***** QUOTED TEXT *****

Concentrating on the intellectual knife itself, it is apparent that we use it 
in ways of our own choosing until we reach what we want.  Even the terms 
classic and romantic, static and dynamic, and the four levels are examples of 
this knifesmanship.(Ch6 P66)

DAVID:
In the picture they paint, the intellect interacts with DQ directly and
CREATES the world of static patterns. This conception of the static
patterns seems a lot like Kant's categories of the mind, but with
magical creative powers. And aside from the solipsism and creative
ability, the epistemolgy of this notion seems very much in line with the
classical empiricists, that is SOM and the mind\body split. 

PHAEDRUS:
We respond to our environment with an invention of many marvelous analogues.  
We invent the levels and the things that fill them and call these analogues 
reality.  And they are reality.  But that which causes us to invent the 
analogues is quality.  Quality is the continuing stimulus which our 
environment puts upon us to create the world in which we live. All of it.  
(Ch20 p225)

DAVID:
As Bo says,
you've got "reality" in one sphere and the intellect in another and
you're rather skeptical about the possibility of connecting the two
spheres. It's kinda Cartesian in that respect. I think that this picture
of the MOQ leaves us in so better shape than before. Its just as lonely,
atomistic, and impenetrable as SOM ever was. In short I think you've
constructed a SOM philosophy using MOQish ideas and Pirsigian
vocabulary. Its a SOM scene painted in MOQ colors, so to speak.

PHAEDRUS:
David,  to take that which has caused us to create the world, and include it 
within the world we have created, is clearly impossible.  That's why Quality 
can't be defined. (Ch20 p225).  The MOQ's fundamental division of reality, 
the first cut of the intellectual knife, is not between your static reality 
and intellect.  It is, as Roger and Denis state,  between dynamic, flowing, 
undefineable quality and static, discontinuous, conceptual patterns. (Ch 29 
p417-8)

***** GIVEN INFORMATION *****

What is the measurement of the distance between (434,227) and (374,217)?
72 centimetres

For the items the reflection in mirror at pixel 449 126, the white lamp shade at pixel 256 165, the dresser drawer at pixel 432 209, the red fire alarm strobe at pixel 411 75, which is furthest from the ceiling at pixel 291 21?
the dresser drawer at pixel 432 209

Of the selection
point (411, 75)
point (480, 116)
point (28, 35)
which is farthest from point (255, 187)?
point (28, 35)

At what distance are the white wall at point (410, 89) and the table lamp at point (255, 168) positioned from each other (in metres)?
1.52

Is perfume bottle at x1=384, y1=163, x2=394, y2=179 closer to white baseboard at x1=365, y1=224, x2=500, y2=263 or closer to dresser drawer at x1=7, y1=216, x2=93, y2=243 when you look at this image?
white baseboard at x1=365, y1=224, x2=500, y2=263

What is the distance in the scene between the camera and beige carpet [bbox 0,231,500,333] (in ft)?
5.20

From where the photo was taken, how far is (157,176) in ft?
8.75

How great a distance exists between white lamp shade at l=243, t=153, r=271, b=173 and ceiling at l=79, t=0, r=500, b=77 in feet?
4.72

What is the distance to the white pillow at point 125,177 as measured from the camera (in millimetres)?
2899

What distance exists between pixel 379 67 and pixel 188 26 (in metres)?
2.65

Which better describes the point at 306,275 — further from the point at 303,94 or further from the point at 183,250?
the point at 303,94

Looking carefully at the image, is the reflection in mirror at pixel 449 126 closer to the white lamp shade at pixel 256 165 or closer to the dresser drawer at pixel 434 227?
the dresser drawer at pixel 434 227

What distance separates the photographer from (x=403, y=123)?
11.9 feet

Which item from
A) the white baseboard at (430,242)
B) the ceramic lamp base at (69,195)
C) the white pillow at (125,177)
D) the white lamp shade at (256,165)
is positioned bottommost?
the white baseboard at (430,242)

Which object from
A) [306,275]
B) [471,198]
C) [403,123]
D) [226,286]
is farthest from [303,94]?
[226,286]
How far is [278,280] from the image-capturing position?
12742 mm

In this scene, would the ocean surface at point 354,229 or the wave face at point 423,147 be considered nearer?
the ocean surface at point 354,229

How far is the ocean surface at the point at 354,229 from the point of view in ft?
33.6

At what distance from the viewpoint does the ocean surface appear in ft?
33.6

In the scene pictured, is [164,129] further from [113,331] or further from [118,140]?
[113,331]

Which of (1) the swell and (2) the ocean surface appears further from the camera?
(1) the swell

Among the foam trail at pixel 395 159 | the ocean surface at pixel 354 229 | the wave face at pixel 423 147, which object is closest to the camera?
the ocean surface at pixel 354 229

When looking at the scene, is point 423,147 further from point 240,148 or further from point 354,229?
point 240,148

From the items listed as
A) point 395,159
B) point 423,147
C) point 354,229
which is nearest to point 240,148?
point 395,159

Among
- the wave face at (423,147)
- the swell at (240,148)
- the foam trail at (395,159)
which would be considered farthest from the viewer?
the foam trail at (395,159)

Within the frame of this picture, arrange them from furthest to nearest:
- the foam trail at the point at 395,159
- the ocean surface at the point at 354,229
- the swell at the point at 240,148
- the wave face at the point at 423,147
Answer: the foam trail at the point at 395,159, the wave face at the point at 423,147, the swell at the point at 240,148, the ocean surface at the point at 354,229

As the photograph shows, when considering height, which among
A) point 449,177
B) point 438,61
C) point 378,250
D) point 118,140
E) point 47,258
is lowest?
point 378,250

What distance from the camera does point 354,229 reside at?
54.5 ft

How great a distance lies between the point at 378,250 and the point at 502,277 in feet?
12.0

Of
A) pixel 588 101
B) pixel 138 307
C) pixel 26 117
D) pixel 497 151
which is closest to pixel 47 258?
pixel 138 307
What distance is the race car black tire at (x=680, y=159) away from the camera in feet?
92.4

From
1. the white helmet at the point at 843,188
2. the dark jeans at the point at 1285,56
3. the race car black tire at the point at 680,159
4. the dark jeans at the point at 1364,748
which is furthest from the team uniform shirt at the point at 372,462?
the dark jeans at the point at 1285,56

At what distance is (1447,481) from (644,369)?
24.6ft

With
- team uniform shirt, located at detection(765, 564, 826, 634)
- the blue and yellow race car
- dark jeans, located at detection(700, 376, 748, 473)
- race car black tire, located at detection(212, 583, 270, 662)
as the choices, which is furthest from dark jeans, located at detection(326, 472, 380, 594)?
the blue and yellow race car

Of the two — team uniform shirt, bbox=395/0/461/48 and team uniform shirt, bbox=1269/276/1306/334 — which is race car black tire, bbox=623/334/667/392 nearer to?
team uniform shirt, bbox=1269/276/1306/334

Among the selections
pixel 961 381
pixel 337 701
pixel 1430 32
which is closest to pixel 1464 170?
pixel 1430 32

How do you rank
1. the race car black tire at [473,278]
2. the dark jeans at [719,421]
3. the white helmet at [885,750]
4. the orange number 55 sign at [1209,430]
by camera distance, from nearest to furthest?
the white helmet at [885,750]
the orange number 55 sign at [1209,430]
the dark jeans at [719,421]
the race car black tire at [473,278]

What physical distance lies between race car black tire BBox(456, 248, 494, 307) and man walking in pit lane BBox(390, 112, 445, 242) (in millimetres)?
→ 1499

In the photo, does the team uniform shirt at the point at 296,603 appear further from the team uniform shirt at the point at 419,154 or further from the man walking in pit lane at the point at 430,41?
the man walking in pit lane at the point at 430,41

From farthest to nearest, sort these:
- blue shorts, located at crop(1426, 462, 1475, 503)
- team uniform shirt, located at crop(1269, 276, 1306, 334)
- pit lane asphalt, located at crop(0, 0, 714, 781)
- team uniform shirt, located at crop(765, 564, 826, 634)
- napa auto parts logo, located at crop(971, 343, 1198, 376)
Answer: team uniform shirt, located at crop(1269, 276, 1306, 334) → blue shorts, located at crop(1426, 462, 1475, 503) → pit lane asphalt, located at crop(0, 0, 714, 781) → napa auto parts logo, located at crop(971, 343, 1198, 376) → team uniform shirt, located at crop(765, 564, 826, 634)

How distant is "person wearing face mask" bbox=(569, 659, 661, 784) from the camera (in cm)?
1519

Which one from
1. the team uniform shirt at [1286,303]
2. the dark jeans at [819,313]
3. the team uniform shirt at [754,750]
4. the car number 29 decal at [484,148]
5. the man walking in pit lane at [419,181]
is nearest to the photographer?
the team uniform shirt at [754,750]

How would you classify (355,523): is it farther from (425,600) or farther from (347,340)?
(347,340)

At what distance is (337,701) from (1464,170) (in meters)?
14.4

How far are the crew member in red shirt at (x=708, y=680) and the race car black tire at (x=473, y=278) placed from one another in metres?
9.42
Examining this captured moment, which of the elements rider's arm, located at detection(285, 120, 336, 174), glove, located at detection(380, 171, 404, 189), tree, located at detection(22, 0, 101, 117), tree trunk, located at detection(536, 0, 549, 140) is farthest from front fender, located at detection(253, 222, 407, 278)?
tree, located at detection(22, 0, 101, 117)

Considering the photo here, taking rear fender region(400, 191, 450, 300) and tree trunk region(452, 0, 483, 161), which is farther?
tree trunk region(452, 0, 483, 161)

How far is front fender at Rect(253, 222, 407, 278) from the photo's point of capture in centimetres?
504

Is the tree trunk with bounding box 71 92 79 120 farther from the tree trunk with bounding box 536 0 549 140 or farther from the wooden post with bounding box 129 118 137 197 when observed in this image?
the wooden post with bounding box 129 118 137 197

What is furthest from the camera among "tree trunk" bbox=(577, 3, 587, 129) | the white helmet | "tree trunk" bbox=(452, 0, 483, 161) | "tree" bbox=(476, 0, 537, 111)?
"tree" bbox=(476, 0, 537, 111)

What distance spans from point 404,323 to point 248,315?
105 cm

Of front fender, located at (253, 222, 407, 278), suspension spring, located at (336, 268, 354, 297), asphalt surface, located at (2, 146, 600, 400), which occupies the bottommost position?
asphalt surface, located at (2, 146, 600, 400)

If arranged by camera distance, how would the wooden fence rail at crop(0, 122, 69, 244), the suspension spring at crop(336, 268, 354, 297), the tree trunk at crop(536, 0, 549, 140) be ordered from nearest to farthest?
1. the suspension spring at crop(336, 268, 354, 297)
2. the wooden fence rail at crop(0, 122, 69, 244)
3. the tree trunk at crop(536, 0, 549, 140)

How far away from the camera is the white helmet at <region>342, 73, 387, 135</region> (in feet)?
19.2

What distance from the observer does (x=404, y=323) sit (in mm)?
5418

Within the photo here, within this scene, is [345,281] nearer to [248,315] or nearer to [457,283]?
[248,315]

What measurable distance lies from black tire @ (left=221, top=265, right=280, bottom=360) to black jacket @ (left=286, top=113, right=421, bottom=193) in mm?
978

*****

GOALS —
A. In the MOQ discussion, reproduce the passage starting with "Concentrating on the" and going on through "the mind\body split.", switching "Kant's" to "Hume's".
B. According to Phaedrus in the MOQ discussion, why can't Quality be defined?

TASK RESULTS —
A.
Concentrating on the intellectual knife itself, it is apparent that we use it 
in ways of our own choosing until we reach what we want.  Even the terms 
classic and romantic, static and dynamic, and the four levels are examples of 
this knifesmanship.(Ch6 P66)

DAVID:
In the picture they paint, the intellect interacts with DQ directly and
CREATES the world of static patterns. This conception of the static
patterns seems a lot like Hume's categories of the mind, but with
magical creative powers. And aside from the solipsism and creative
ability, the epistemolgy of this notion seems very much in line with the
classical empiricists, that is SOM and the mind\body split.

B. Because taking what has caused us to create the world and including it within the world we have created is impossible.